La Colline a des yeux de Wes Craven – jaquette

La colline a des yeux, classique du cinéma d’horreur signé Wes Craven, revient dans les bacs pour son 40e anniversaire dans une édition collector HD restaurée en 4K, bardée de bonus et accompagnée du livre Wes Craven, le droit à l’horreur . La colline a des yeux bénéficie également d’une ressortie en salles depuis le 23 novembre distribué par Carlotta Films. L’éditeur Program Store a soigné son édition, et c’est un véritable plaisir de (re)voir dans de telles conditions le second long métrage du maître de l’horreur, hélas disparu le 30 août 2015. Lorsqu’il entreprend en 1976 le tournage dans le désert de la Californie et sous une chaleur accablante, Wes Craven n’a réalisé qu’un seul film, le sulfureux La dernière maison sur la gauche (1972) produit avec Sean S. Cunningham, le futur réalisateur de Vendredi 13. Associé cette fois au producteur Peter Locke, Wes Craven transforme ici l’essai.
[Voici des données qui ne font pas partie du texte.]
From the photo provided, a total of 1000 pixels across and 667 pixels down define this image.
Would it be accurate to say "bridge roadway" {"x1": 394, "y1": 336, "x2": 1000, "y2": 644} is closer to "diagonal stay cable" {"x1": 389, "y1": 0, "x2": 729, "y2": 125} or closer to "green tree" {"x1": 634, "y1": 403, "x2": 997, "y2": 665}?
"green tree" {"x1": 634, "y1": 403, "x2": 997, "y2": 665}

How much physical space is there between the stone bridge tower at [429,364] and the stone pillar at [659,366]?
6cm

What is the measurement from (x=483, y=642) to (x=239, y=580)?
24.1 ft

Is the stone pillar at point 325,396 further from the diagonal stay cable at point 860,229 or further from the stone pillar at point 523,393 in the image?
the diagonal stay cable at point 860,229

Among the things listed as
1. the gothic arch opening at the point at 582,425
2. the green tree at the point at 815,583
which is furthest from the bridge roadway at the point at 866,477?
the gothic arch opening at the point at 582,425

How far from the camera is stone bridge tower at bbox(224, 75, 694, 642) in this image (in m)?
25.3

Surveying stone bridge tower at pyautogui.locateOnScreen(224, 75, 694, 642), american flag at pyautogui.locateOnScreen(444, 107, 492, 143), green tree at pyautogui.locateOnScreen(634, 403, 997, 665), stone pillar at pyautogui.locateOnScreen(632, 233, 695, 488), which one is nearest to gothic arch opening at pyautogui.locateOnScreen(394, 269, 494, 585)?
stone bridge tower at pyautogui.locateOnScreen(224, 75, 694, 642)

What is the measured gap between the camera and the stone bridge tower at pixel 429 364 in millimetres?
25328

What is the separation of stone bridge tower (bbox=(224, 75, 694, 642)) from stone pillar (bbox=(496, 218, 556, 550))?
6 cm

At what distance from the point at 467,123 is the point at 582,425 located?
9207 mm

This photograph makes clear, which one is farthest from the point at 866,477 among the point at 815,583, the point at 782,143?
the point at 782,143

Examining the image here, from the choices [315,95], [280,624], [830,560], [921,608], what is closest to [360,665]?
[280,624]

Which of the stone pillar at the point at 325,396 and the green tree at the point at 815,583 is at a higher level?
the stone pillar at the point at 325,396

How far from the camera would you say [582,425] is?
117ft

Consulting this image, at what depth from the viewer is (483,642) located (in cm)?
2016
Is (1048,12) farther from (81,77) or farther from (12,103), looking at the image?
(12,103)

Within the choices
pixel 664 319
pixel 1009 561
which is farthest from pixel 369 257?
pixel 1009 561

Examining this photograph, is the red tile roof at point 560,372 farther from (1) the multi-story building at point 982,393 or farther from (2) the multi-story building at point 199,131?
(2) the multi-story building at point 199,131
Le succès de La colline a des yeux fait en effet de lui l’un des maîtres incontestés du cinéma d’horreur américain. Pour bâtir son scénario, il s’est inspiré d’une légende écossaise du 16e siècle relatant l’histoire de Swaney Bean et son clan de troglodytes cannibales qui décimaient et tuaient les voyageurs de passage pour les voler et les dévorer. Avec ce postulat de départ historiquement « véridique » – quoique contesté par certains -, le réalisateur construit un survival contemporain terriblement oppressant et violent. Le récit se concentre sur une tranquille famille américaine de classe moyenne, les Carter (les parents Bob et Ethel, leur fils Bobby, leur jeune fille Brenda et sa grande sœur Lynn accompagnée de son mari Doug, avec leur bébé Katy et leur chien Beauty). Cette famille arpente le désert du Nouveau-Mexique à la recherche d’une mine d’argent et se retrouve vite traquée par une autre famille, cette fois composée de marginaux cannibales vivants comme à la préhistoire. À leur tête, le père Jupiter (James Whitworth) et sa femme Mama. Celui-ci est le résultat monstrueux des radiations nucléaires causées par les essais de l’armée américaine dans une zone désertique, inspirée de la fameuse Zone 51. Leur progéniture est tout aussi monstrueuse (leurs fils Pluton, Mars et Mercure ainsi que leur fille Ruby). Ils ont également un chien baptisé « La bête ».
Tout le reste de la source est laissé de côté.